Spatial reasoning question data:
——

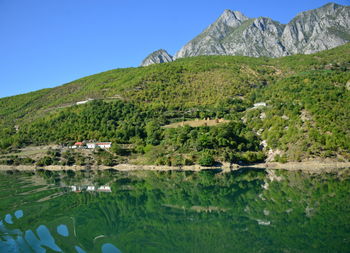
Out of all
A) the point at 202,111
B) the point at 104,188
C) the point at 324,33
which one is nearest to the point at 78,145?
the point at 202,111

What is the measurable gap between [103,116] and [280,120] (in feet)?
181

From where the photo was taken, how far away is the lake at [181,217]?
1875cm

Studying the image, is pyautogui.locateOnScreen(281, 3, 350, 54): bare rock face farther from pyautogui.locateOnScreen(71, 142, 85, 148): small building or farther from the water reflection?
the water reflection

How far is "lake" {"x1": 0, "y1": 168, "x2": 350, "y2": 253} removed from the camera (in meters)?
18.8

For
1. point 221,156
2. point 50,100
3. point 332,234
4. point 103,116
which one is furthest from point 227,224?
point 50,100

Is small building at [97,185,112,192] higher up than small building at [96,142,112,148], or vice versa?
small building at [96,142,112,148]

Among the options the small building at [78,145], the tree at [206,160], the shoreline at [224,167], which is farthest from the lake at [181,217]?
the small building at [78,145]

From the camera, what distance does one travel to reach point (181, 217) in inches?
1050

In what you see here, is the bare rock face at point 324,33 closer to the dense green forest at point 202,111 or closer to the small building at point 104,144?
the dense green forest at point 202,111

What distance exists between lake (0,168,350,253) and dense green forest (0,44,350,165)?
23229 millimetres

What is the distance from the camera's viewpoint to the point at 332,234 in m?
19.0

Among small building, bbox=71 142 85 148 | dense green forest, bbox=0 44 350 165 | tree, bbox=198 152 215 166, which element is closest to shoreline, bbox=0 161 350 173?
tree, bbox=198 152 215 166

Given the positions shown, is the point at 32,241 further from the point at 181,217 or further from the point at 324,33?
the point at 324,33

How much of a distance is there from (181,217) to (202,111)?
6826 cm
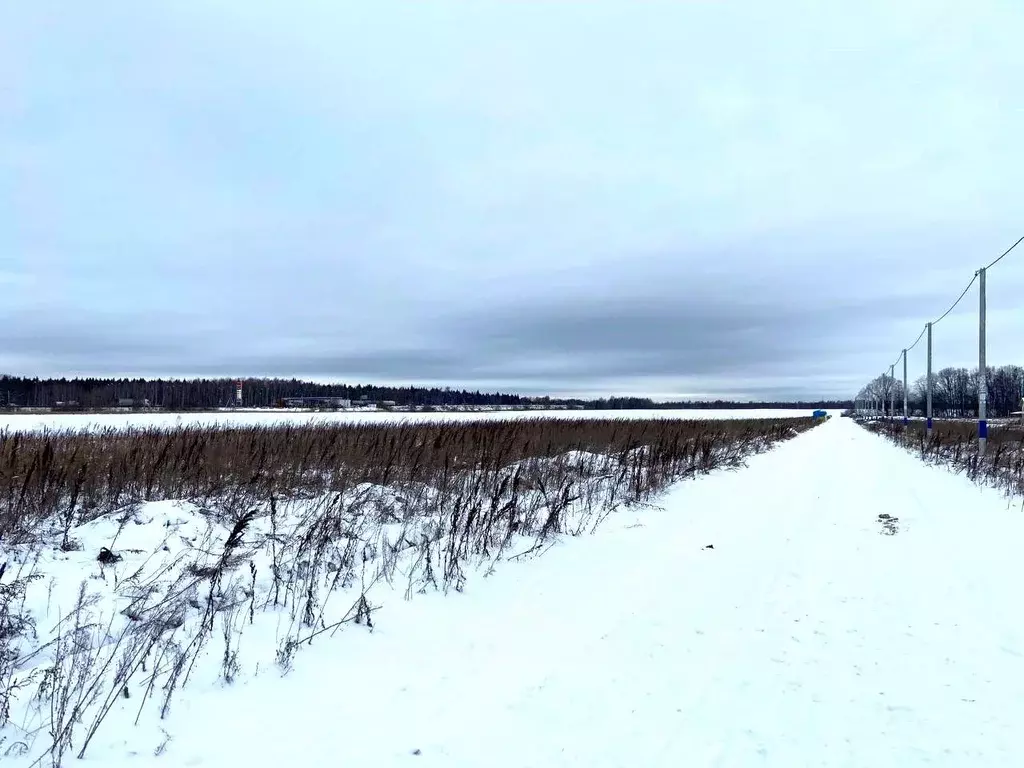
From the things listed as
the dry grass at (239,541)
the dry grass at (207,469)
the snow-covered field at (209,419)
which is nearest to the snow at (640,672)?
the dry grass at (239,541)

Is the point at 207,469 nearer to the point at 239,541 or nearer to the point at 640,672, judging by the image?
the point at 239,541

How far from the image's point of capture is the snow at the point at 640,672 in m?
2.71

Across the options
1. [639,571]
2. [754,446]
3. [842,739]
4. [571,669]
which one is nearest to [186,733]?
[571,669]

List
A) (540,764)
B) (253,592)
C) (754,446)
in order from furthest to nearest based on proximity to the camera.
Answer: (754,446) < (253,592) < (540,764)

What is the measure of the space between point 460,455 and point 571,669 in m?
8.00

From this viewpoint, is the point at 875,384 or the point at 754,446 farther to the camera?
the point at 875,384

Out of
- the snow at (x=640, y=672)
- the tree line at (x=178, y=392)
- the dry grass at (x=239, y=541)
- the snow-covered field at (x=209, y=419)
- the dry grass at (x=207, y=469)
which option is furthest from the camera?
the tree line at (x=178, y=392)

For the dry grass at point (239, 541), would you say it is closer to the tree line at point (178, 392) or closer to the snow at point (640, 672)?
the snow at point (640, 672)

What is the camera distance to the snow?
2707 mm

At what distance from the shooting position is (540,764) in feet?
8.53

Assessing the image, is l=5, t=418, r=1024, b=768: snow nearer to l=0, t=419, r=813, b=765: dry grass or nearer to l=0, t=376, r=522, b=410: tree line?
l=0, t=419, r=813, b=765: dry grass

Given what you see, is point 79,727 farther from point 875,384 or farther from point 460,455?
point 875,384

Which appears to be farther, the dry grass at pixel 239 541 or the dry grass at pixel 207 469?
the dry grass at pixel 207 469

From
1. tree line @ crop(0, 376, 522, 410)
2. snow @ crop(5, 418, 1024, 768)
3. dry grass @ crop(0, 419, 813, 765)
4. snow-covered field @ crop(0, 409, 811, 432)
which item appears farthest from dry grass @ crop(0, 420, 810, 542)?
tree line @ crop(0, 376, 522, 410)
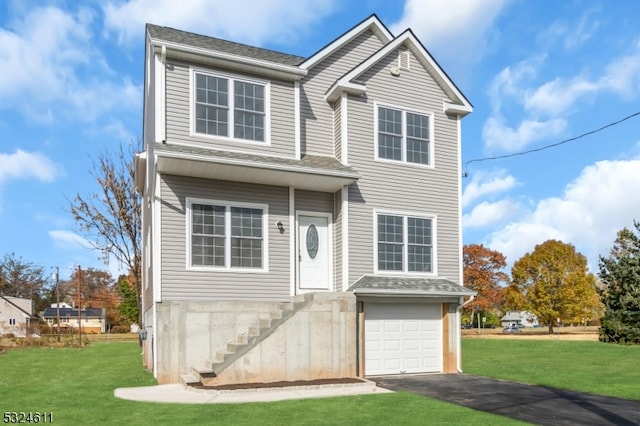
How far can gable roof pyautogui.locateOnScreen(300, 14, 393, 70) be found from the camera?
55.0 ft

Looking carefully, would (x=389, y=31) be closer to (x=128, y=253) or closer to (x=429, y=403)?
(x=429, y=403)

——

Goal of the exercise
Can you render every line of the rows above as a JSON list of strings, one string per line, with blank lines dropped and the pictures left out?

Reply
[
  "Out of all",
  "A) the point at 202,111",
  "B) the point at 104,188",
  "C) the point at 324,33",
  "which one is nearest to the point at 78,145?",
  "the point at 202,111",
  "What is the measurable gap between [103,116] and [280,120] (in feet)?",
  "181",
  "From where the photo was taken, how far away is the lake at [181,217]?",
  "1875cm",
  "Studying the image, is pyautogui.locateOnScreen(281, 3, 350, 54): bare rock face farther from pyautogui.locateOnScreen(71, 142, 85, 148): small building or farther from the water reflection?",
  "the water reflection",
  "How far is \"lake\" {\"x1\": 0, \"y1\": 168, \"x2\": 350, \"y2\": 253} removed from the camera (in meters)?",
  "18.8",
  "For",
  "1. point 221,156",
  "2. point 50,100",
  "3. point 332,234",
  "4. point 103,116",
  "which one is furthest from point 227,224?",
  "point 50,100",
  "Is small building at [97,185,112,192] higher up than small building at [96,142,112,148], or vice versa?",
  "small building at [96,142,112,148]",
  "Among the options the small building at [78,145], the tree at [206,160], the shoreline at [224,167], which is farthest from the lake at [181,217]?",
  "the small building at [78,145]",
  "From the camera, what distance does one travel to reach point (181, 217) in inches?",
  "1050",
  "In what you see here, is the bare rock face at point 324,33 closer to the dense green forest at point 202,111 or closer to the small building at point 104,144?",
  "the dense green forest at point 202,111",
  "What distance exists between lake (0,168,350,253) and dense green forest (0,44,350,165)?",
  "23229 millimetres",
  "What is the distance from the camera's viewpoint to the point at 332,234 in m?",
  "19.0",
  "Among small building, bbox=71 142 85 148 | dense green forest, bbox=0 44 350 165 | tree, bbox=198 152 215 166, which element is closest to shoreline, bbox=0 161 350 173?",
  "tree, bbox=198 152 215 166",
  "Given the positions shown, is the point at 32,241 further from the point at 181,217 or further from the point at 324,33?",
  "the point at 324,33",
  "How much of a distance is there from (181,217) to (202,111)?",
  "6826 cm",
  "From the things listed as",
  "the dry grass at (239,541)",
  "the dry grass at (207,469)",
  "the snow-covered field at (209,419)",
  "which is nearest to the snow at (640,672)?",
  "the dry grass at (239,541)",
  "Is the point at 207,469 nearer to the point at 239,541 or nearer to the point at 640,672, judging by the image?",
  "the point at 239,541",
  "How far from the image's point of capture is the snow at the point at 640,672 in m?",
  "2.71",
  "Across the options",
  "1. [639,571]",
  "2. [754,446]",
  "3. [842,739]",
  "4. [571,669]",
  "which one is nearest to [186,733]?",
  "[571,669]",
  "List",
  "A) (540,764)",
  "B) (253,592)",
  "C) (754,446)",
  "in order from furthest to nearest based on proximity to the camera.",
  "Answer: (754,446) < (253,592) < (540,764)",
  "What is the measure of the space between point 460,455 and point 571,669 in m?",
  "8.00",
  "From this viewpoint, is the point at 875,384 or the point at 754,446 farther to the camera?",
  "the point at 875,384",
  "Out of",
  "- the snow at (x=640, y=672)",
  "- the tree line at (x=178, y=392)",
  "- the dry grass at (x=239, y=541)",
  "- the snow-covered field at (x=209, y=419)",
  "- the dry grass at (x=207, y=469)",
  "which option is furthest from the camera?",
  "the tree line at (x=178, y=392)",
  "For the dry grass at point (239, 541), would you say it is closer to the tree line at point (178, 392) or closer to the snow at point (640, 672)?",
  "the snow at point (640, 672)",
  "What is the camera distance to the snow?",
  "2707 mm",
  "At what distance from the shooting position is (540,764) in feet?",
  "8.53",
  "Assessing the image, is l=5, t=418, r=1024, b=768: snow nearer to l=0, t=419, r=813, b=765: dry grass or nearer to l=0, t=376, r=522, b=410: tree line?",
  "l=0, t=419, r=813, b=765: dry grass",
  "Given what you see, is point 79,727 farther from point 875,384 or farther from point 460,455?",
  "point 875,384",
  "Which appears to be farther, the dry grass at pixel 239 541 or the dry grass at pixel 207 469?",
  "the dry grass at pixel 207 469",
  "From",
  "1. tree line @ crop(0, 376, 522, 410)",
  "2. snow @ crop(5, 418, 1024, 768)",
  "3. dry grass @ crop(0, 419, 813, 765)",
  "4. snow-covered field @ crop(0, 409, 811, 432)",
  "which item appears farthest from dry grass @ crop(0, 420, 810, 542)?",
  "tree line @ crop(0, 376, 522, 410)",
  "How far can gable roof pyautogui.locateOnScreen(300, 14, 393, 70) be found from the camera?",
  "55.0 ft",
  "Looking carefully, would (x=389, y=31) be closer to (x=128, y=253) or closer to (x=429, y=403)?",
  "(x=429, y=403)"
]